— Start Source passage —

Their boat was apparently ok -- they said on the radio that there was water in the bilge but that they couldn't see any leak.  After we towed them to calmer and deeper waters they sailed it a short distance to their home dock under supervision of the fireboat that showed up after we had them under tow.  The Coast Guard had dispatched a 45-footer but we had left the scene before it showed up -- they may have turned around anyway since everything seemed under control.

Before this year I had only boated on lakes.  Coastal boating brings a whole new set of challenges and things to think about for sure!

One lesson I learned is that I need to keep a tow-rope on board.  My only lines were dock lines -- not nearly long enough to enable towing.  What do you use for an emergency tow line?

— End Source passage —
— Start Raw data —

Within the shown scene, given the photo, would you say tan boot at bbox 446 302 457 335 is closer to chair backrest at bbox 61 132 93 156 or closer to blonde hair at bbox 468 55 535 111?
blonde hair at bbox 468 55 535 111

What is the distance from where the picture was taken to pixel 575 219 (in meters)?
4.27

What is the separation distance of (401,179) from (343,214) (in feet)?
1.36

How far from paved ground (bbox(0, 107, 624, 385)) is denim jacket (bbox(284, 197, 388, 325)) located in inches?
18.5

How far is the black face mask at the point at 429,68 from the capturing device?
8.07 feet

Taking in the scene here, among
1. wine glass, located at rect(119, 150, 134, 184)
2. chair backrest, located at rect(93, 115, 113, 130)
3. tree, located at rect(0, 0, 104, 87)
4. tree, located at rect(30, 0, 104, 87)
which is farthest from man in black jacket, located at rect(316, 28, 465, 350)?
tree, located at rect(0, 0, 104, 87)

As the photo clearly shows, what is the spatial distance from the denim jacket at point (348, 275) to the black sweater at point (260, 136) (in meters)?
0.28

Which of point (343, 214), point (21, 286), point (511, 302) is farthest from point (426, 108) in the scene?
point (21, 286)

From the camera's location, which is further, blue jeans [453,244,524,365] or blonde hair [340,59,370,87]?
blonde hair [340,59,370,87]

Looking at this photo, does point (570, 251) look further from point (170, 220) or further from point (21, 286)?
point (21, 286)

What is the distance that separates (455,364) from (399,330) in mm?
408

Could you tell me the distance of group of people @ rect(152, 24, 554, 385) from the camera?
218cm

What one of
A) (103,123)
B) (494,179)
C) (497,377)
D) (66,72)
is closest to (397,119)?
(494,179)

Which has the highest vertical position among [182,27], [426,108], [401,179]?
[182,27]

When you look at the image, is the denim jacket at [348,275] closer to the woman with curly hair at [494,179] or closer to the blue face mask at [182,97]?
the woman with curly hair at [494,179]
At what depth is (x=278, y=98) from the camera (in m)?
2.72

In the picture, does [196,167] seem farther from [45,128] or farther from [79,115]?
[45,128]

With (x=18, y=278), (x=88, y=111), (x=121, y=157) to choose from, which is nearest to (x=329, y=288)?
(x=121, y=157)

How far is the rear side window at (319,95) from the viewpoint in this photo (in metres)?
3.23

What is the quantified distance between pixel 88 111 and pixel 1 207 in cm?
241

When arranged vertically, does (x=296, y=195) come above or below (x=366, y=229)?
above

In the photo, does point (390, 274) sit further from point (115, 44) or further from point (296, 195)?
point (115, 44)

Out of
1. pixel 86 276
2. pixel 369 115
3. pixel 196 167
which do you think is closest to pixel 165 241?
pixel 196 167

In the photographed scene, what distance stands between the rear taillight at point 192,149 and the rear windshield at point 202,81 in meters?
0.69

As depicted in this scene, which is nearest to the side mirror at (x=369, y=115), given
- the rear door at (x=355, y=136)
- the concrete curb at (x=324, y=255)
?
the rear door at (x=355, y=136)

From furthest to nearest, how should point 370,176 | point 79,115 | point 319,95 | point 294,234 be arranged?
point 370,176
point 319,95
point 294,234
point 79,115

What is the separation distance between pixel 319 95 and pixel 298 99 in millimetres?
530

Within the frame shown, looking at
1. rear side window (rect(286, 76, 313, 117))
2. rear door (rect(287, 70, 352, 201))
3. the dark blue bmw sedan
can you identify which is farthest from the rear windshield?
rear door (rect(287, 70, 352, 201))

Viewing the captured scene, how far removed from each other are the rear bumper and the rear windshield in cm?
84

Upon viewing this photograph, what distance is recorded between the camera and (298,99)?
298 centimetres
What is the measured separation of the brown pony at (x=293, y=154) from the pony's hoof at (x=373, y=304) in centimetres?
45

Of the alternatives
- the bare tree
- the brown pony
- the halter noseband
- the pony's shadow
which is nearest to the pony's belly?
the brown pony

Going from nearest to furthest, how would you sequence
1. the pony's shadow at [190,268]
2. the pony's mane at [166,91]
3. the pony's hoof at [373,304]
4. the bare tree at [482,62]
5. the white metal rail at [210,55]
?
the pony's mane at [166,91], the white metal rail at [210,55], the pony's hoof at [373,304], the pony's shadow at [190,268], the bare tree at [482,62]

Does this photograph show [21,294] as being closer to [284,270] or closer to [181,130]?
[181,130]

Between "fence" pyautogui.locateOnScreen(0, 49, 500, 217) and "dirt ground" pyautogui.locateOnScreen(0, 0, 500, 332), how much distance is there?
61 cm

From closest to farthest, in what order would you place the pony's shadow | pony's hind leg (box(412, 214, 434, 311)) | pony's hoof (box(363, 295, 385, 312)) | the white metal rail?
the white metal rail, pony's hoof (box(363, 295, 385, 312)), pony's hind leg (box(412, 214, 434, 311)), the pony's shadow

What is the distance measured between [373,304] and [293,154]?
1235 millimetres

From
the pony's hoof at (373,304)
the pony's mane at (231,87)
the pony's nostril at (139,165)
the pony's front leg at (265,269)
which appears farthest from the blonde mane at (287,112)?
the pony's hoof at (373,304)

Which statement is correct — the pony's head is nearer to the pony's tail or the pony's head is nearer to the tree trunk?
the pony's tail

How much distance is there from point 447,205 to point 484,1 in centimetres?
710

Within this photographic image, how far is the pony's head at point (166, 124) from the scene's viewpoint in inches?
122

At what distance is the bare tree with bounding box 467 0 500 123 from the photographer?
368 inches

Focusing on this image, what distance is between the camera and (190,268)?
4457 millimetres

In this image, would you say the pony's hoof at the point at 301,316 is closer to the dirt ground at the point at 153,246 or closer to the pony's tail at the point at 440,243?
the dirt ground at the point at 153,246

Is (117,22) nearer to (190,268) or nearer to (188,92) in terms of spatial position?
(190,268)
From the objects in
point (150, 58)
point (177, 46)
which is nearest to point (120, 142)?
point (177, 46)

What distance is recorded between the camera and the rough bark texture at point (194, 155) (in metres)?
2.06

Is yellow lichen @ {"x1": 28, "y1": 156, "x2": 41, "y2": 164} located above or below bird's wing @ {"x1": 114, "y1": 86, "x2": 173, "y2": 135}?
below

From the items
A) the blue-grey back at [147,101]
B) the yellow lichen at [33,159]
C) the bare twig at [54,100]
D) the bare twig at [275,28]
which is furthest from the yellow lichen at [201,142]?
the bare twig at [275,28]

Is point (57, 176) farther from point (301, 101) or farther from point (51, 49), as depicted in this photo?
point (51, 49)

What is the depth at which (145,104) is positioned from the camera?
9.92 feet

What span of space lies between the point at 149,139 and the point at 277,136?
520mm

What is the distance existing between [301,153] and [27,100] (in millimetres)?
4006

— End Raw data —

> **Exercise brief**
In the source passage about the boat tow, what did the Coast Guard dispatch?

> **Final result**
A 45-footer.